Built-in exit strategy. The advantage of this system to the investor is that there is a built-in exit strategy. That is, a process exists through Chiron! the business doctor.™ for the Investor to sell the promissory notes through the Australian Small & Mid-size Companies’ Equity Capital Board™ should the investor’s business or personal circumstances require him or her to divest the promissory notes for any reason.

Note saleability. Factors that will dictate the saleability or otherwise of promissory notes to investors will include, but not necessarily be limited to, the attractiveness of the interest rate, the conditions of the promissory note agreement, the length of the period until the promissory notes’ mature and must be repaid, and the quality of the underlying commercial business.

This non-bank private business lending system is emerging as a popular funding alternative to bank and finance companies.

Using promissory notes

Usefulness. Promissory notes are useful in situations where you simply may not want to deal with traditional lending organisations or traditional lending organisations refuse for some reason to lend you the funds required. That situation of course may not necessarily be a personal problem of yours based on your credit worthiness; it may simply be that traditional lending organisations will not accept your business as collateral. Traditional lending organisations are notorious for requiring substantial ‘bricks & mortar’ collateral, and this limits the ability of entrepreneurs and small and mid-size enterprise business owners to tap into this source of funds.

Uses. While there are a many situations where promissory notes can usefully be used as a vehicle to raise operating capital, I set out two examples for you to think about: The first example is where you wish to raise funds on a short-term basis for a specific small-scale project. One to three years is the typical time-frame. Such purposes could include, for example, the purchase of new machinery or equipment or undertaking some market research expected to result in an increase in product sales.

Importance of the underlying business. Whatever the reason however, the investor will expect you to be able to demonstrate that the underlying business is healthy, that the periodic interest payments can be met and that you will be able to cash out the loan by repaying the full amount at the due date. If you can see how your business could benefit from the use of promissory notes, then call me confidentially on 61 (0) 405 702 644.

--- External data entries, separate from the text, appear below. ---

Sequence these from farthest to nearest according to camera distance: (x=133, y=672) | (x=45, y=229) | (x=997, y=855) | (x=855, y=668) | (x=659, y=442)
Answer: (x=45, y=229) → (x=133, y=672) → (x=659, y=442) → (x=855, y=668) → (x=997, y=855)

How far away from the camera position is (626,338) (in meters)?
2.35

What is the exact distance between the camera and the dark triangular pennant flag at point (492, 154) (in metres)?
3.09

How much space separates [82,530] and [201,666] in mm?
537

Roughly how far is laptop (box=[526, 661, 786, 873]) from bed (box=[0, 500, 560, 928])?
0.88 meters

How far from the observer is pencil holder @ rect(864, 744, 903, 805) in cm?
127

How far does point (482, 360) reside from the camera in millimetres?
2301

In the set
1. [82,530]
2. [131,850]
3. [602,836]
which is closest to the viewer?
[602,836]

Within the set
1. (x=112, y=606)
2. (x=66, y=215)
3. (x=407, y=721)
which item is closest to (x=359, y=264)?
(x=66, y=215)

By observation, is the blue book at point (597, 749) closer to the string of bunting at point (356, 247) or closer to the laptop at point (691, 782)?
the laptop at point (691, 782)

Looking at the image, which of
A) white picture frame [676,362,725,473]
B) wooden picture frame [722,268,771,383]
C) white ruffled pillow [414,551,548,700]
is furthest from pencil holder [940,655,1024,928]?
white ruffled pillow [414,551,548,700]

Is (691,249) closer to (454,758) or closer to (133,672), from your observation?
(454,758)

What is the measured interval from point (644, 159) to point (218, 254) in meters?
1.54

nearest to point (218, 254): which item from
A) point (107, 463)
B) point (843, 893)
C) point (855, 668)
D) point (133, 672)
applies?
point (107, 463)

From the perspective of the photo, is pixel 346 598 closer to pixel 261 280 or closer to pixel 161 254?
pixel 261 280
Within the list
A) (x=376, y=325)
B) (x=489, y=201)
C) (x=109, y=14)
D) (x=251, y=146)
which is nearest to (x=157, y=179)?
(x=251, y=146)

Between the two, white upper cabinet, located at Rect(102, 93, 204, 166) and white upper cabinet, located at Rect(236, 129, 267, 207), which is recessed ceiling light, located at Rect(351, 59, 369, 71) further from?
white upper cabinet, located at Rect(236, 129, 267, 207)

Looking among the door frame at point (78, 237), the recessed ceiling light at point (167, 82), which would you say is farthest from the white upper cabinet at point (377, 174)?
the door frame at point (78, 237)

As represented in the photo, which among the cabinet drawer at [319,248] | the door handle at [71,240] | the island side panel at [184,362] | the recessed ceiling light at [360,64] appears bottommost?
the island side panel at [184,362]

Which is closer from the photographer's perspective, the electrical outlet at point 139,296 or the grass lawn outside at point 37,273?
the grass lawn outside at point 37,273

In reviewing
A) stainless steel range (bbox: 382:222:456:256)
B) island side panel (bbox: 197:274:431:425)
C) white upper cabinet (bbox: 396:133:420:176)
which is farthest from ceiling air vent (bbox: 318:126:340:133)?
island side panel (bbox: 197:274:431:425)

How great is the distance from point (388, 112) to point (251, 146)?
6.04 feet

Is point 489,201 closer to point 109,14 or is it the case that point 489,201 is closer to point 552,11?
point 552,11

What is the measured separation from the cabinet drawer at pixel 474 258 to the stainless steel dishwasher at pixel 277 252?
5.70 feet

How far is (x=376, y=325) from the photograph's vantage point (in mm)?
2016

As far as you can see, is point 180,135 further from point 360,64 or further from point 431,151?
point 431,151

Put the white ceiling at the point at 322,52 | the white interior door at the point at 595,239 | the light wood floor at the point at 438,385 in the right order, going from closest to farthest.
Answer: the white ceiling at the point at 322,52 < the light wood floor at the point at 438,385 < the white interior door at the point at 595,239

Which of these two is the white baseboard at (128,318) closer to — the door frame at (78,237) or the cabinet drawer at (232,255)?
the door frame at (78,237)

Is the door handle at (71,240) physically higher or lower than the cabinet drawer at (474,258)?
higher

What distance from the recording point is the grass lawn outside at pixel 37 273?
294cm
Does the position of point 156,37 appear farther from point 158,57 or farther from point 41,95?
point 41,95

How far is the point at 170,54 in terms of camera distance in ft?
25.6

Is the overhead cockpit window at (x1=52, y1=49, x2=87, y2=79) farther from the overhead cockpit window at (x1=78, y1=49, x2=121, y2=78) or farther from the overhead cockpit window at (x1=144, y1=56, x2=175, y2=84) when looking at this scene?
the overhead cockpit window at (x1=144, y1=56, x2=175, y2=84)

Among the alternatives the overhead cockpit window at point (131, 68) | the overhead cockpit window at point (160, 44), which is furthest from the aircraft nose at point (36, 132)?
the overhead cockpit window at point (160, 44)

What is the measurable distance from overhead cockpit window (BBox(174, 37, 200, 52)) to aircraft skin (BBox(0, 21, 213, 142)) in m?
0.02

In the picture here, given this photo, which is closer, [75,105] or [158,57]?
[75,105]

Use in the sale of a business. The second is in the situation where you may want to sell your business, but the business purchaser, due to a lack of sufficient personal collateral security, is unable to obtain the total amount of funds required to settle the transaction from traditional business funding or mortgage originator organisations. As indicated earlier, this may not be a consequence of the business purchaser’s credit worthiness – it may just be that the traditional lending organisations will not accept your business as sufficient collateral for a traditional loan to purchase the business.

Be prudent. In such situations, you may consider the option of taking a promissory note from the business purchaser as part of the purchase price. You would of course need to be prudent in these circumstances. However, the process appears to be particularly useful where a business purchaser can pay a substantial deposit towards the purchase price but is unable to obtain traditional finance for the balance.

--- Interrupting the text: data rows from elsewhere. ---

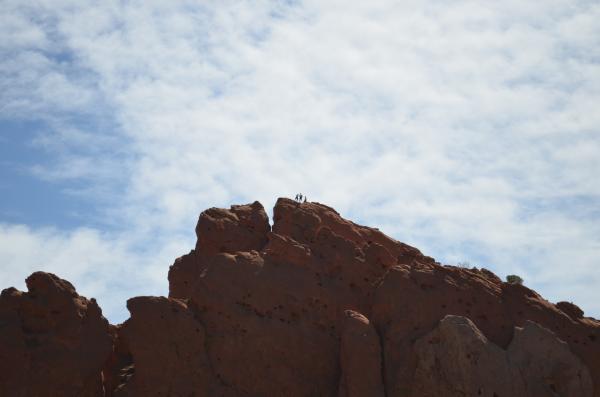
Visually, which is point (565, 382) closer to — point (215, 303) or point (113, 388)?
point (215, 303)

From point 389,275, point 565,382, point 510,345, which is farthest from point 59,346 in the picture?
point 565,382

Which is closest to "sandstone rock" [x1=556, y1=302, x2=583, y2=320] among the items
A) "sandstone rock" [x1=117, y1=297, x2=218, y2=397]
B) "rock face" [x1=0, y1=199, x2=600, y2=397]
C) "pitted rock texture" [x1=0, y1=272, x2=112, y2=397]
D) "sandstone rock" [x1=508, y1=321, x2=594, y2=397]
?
"rock face" [x1=0, y1=199, x2=600, y2=397]

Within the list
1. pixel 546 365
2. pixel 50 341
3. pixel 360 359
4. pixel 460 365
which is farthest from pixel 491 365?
pixel 50 341

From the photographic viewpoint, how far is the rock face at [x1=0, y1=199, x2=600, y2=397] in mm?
22078

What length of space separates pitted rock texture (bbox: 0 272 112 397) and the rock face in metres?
0.06

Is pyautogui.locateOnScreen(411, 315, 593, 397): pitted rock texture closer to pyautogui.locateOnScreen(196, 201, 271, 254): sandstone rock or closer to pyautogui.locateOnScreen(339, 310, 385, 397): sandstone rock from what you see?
pyautogui.locateOnScreen(339, 310, 385, 397): sandstone rock

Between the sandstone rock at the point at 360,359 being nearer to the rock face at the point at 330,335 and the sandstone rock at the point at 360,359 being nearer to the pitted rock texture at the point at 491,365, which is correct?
the rock face at the point at 330,335

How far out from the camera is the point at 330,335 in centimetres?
2475

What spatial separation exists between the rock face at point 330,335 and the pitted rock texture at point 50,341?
0.19 feet

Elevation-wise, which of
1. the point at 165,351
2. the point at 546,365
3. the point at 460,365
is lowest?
the point at 460,365

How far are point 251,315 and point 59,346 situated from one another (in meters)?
5.90

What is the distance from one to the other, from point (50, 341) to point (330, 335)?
8.61m

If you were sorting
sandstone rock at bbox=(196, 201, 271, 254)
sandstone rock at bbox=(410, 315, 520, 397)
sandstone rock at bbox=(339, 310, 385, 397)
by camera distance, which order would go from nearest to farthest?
1. sandstone rock at bbox=(410, 315, 520, 397)
2. sandstone rock at bbox=(339, 310, 385, 397)
3. sandstone rock at bbox=(196, 201, 271, 254)

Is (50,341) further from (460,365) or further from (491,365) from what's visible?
(491,365)
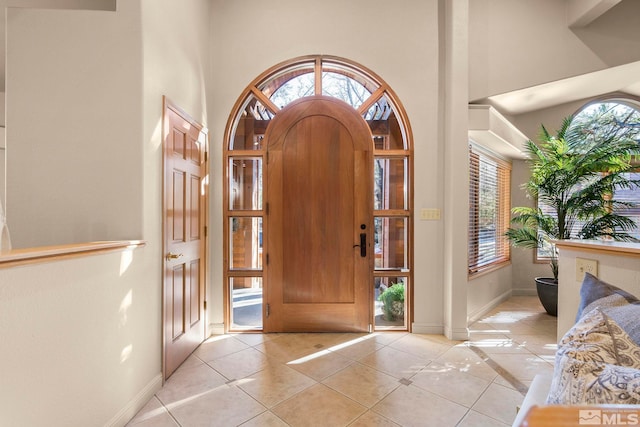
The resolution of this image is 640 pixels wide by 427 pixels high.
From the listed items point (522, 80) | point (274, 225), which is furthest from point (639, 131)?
point (274, 225)

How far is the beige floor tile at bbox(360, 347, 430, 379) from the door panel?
1525 millimetres

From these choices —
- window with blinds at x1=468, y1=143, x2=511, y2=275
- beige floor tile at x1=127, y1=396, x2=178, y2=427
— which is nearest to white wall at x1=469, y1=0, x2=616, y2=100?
window with blinds at x1=468, y1=143, x2=511, y2=275

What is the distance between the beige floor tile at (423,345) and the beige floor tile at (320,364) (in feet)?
1.85

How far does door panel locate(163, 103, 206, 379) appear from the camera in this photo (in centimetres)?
208

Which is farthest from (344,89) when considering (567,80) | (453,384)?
(453,384)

Due diligence check required. Whatever the reason for the circumstances, if you are willing after a ‘due diligence’ check on the business purchaser, you may seek to advance the balance of the purchase price as a private business loan negotiated through Chiron! the business doctor.™ in the form of promissory notes. The business purchaser can in turn use the promissory note for the agreed period of time to establish a credit history of regular interest payments and a business management history.

Advantage to the purchaser. This would eventually provide the business purchaser with the capability, if necessary, of cashing out the promissory notes at the agreed settlement date with a traditional business loan at a lower interest rate. Here again, if you can see how your business could benefit from the use of promissory notes, then call me confidentially on (+61) 0404 631 230.

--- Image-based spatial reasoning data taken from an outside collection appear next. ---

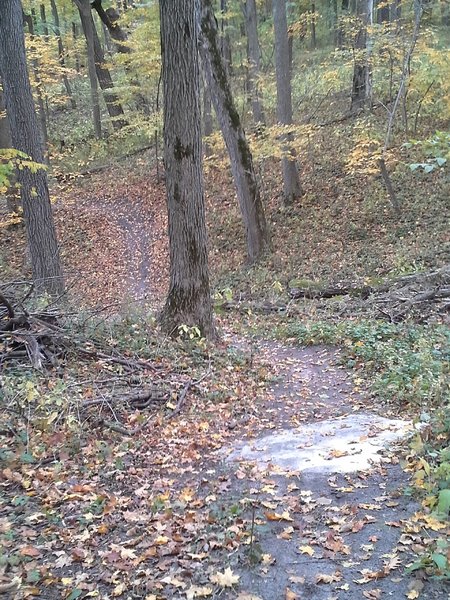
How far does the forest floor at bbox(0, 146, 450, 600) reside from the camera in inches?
125

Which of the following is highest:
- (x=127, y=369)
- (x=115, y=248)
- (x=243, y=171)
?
(x=243, y=171)

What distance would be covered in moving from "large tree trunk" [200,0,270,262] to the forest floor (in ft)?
15.0

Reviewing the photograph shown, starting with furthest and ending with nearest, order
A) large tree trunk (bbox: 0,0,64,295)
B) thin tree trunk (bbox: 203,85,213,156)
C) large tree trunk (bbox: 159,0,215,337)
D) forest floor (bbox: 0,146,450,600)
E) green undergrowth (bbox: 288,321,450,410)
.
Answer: thin tree trunk (bbox: 203,85,213,156)
large tree trunk (bbox: 0,0,64,295)
large tree trunk (bbox: 159,0,215,337)
green undergrowth (bbox: 288,321,450,410)
forest floor (bbox: 0,146,450,600)

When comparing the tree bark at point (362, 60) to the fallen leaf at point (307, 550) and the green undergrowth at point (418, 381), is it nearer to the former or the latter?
the green undergrowth at point (418, 381)

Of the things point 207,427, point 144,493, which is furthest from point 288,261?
point 144,493

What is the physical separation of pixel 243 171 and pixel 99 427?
406 inches

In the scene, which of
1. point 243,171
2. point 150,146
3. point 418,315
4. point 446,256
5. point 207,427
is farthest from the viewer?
point 150,146

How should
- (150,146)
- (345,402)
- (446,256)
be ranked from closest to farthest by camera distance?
(345,402) → (446,256) → (150,146)

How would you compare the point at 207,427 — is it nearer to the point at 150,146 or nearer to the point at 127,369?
the point at 127,369

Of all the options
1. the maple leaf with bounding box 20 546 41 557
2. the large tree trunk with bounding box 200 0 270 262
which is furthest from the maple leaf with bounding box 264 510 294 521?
the large tree trunk with bounding box 200 0 270 262

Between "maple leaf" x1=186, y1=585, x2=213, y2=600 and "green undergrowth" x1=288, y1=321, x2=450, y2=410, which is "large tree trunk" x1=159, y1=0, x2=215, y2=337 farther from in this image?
"maple leaf" x1=186, y1=585, x2=213, y2=600

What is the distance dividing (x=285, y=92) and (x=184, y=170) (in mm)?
9619

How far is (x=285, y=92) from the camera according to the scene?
15.9m

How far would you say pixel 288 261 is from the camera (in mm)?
14477
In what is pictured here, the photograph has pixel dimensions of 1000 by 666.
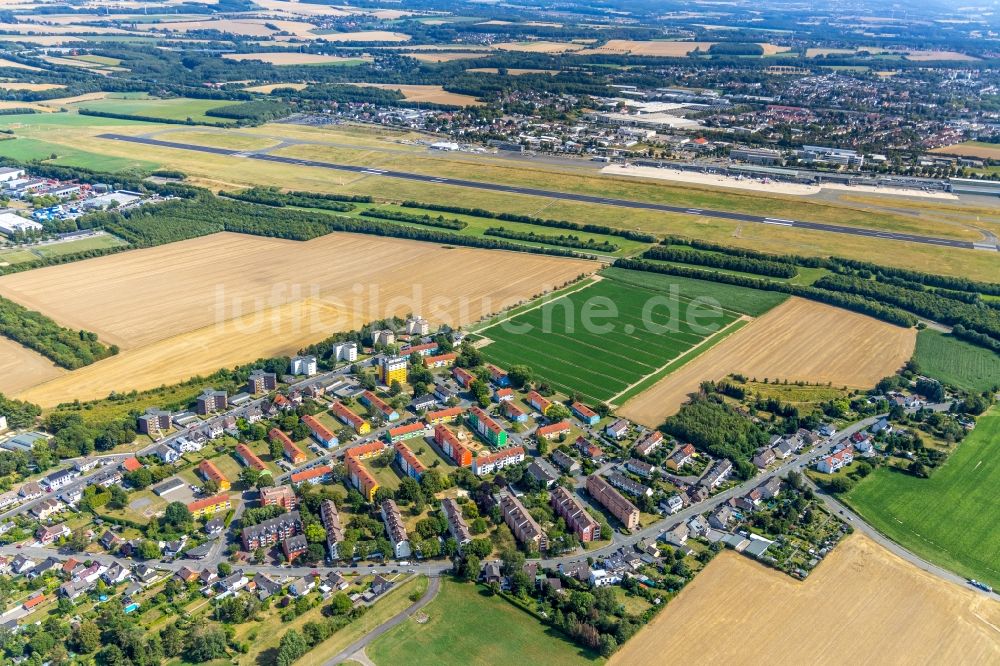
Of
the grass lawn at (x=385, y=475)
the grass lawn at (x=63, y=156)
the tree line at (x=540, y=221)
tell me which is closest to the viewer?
the grass lawn at (x=385, y=475)

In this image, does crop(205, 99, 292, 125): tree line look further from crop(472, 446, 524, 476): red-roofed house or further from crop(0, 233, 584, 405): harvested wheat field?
crop(472, 446, 524, 476): red-roofed house

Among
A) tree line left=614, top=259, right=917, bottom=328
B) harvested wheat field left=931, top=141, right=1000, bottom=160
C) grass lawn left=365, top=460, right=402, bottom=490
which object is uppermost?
harvested wheat field left=931, top=141, right=1000, bottom=160

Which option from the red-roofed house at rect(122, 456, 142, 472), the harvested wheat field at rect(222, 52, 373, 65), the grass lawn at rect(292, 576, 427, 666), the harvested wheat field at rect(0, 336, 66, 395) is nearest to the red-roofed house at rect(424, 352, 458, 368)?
the red-roofed house at rect(122, 456, 142, 472)

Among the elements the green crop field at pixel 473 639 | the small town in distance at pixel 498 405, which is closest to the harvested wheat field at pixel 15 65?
the small town in distance at pixel 498 405

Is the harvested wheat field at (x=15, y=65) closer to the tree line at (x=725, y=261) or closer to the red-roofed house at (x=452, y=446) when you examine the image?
the tree line at (x=725, y=261)

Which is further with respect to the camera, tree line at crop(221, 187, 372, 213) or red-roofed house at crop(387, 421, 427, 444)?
tree line at crop(221, 187, 372, 213)

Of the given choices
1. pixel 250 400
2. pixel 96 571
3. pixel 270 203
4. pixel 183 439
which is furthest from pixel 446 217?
pixel 96 571

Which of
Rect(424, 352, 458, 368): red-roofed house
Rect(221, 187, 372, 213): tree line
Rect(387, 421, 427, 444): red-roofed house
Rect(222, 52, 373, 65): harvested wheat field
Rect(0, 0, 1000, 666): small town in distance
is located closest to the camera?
Rect(0, 0, 1000, 666): small town in distance
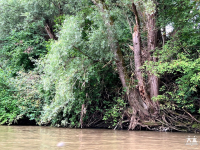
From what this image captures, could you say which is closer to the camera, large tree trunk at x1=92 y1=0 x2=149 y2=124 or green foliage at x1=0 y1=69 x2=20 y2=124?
large tree trunk at x1=92 y1=0 x2=149 y2=124

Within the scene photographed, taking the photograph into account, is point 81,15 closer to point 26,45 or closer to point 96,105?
point 96,105

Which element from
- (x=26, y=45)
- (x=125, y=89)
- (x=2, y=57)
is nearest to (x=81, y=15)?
(x=125, y=89)

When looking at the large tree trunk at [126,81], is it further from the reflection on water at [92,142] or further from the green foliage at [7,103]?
the green foliage at [7,103]

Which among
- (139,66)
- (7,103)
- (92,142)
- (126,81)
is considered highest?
(139,66)

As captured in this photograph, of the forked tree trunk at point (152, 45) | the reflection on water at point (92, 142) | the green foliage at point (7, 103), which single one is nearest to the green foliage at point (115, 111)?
the forked tree trunk at point (152, 45)

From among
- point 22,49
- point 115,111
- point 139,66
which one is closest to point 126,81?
point 139,66

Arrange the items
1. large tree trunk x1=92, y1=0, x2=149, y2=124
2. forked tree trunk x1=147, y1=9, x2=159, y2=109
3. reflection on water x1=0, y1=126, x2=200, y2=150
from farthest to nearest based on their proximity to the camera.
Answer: forked tree trunk x1=147, y1=9, x2=159, y2=109 < large tree trunk x1=92, y1=0, x2=149, y2=124 < reflection on water x1=0, y1=126, x2=200, y2=150

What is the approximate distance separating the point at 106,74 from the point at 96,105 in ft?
5.15

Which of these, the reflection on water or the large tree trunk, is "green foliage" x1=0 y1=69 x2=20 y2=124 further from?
the large tree trunk

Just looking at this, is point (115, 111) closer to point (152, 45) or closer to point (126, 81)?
point (126, 81)

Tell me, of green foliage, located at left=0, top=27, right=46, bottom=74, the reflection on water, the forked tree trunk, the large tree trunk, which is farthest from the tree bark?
green foliage, located at left=0, top=27, right=46, bottom=74

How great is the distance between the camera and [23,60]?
A: 1421 cm

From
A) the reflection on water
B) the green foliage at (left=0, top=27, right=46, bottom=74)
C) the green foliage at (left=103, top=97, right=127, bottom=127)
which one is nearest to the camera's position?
the reflection on water

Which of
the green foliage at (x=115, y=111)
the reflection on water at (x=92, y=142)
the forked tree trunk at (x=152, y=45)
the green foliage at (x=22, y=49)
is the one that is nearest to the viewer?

Divestment of promissory notes

The promissory note: an illiquid asset. In the past, there has been a reluctance to use promissory notes as a vehicle to raise short term development funds, because promissory note holders could not easily liquidate the promissory notes by on-selling them to a third party willing to purchase them. In practice, promissory notes were perceived as an illiquid asset because there was no public market place where the details of promissory notes could be advertised to prospective purchasers of promissory notes.

The promissory note: no longer an illiquid asset. Chiron! the business doctor.™ has the ability to facilitate the sale and purchase of promissory notes by providing a convenient, continuously available, secondary sale platform: the Australian Small & Mid-size Companies’ Equity Capital Board™. Promissory notes therefore no longer need denigrating as an illiquid asset, but can rightfully take their place as a useful weapon in the armoury of capital raising instruments.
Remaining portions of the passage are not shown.